Ruhpolding – Das überaus seltene 70. Priesterjubiläum kann dieser Tage Ruhestandspfarrer Bernhard Schweiger aus Ruhpolding begehen.

Pfarrer Schweiger ist ein echtes „Münchner Kindl.“ 1927 im Stadtteil Sendling in eine tief religiöse Familie hineingeboren und in der Heimatpfarrei St. Margaret aufgewachsen, war sein spiritueller Werdegang schon während Volksschule und dem Besuch des Theresien-Gymnasiums in München vorgezeichnet.

Bereits bei seiner Erstkommunion, als Zehnjähriger, fasste er den Entschluss, Ministrant zu werden, wie er unserer Zeitung erzählt. 1943 wurde die Familie im Zweiten Weltkrieg ausgebombt.

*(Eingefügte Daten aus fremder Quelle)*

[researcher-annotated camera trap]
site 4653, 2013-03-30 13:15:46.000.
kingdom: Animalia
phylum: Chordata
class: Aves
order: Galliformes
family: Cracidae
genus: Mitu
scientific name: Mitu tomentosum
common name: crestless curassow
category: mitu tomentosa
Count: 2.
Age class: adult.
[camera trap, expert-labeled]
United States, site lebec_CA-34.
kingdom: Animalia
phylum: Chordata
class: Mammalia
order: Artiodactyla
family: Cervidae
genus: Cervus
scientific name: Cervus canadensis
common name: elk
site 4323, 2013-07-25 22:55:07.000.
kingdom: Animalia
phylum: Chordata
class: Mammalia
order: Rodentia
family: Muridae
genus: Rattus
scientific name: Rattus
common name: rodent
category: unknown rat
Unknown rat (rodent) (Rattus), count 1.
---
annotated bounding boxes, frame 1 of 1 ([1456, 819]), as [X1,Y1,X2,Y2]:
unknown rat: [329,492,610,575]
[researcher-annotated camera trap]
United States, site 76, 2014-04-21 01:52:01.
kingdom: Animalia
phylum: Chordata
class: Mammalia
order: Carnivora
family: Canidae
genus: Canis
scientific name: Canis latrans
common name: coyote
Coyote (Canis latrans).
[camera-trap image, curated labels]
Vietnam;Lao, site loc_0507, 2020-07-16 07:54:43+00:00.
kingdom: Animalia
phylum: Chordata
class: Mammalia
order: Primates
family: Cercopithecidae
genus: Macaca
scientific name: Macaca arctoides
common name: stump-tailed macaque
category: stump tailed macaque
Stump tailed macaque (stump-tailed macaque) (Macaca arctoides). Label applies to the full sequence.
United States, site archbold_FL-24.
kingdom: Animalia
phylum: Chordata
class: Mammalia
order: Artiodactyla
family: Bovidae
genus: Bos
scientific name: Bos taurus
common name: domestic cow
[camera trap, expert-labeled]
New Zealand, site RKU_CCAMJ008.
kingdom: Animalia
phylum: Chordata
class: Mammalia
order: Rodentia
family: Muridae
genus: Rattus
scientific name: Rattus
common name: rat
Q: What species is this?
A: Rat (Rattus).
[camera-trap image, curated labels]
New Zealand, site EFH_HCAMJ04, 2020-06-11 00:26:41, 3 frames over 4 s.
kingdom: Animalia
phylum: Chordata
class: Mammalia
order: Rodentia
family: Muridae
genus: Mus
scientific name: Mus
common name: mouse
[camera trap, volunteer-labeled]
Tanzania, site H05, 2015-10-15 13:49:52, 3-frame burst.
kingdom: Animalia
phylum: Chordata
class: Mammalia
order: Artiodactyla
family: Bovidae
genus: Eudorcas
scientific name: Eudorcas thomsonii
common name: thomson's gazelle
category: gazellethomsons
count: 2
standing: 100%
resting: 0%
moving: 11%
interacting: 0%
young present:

Der junge Mann kam nach Oberaudorf, wo ihn eine ansteckende Halsentzündung vom Arbeitsdienst befreite. Im nahe gelegenen Kloster Reisach fand er als Pfarrschüler eine geistige Heimat. Vier Tage nach seinem 18. Geburtstag trat er als Novize in den Karmeliterorden ein.

Nach dem Studium in Regensburg und der Priesterweihe wieder zurück in Reisach, übernahm er als Seminarpräfekt zusätzlich die Seelsorge in der weiteren Umgebung mit Mopedfahrten bis nach Surberg und Schnaitsee.

Viele Dienste am Laufen gehalten

Nach den Kaplanjahren und verschiedenen Stationen als Pfarrer kam er 1969 in den Rupertiwinkl nach Freilassing, wo er bis 1997 sesshaft wurde.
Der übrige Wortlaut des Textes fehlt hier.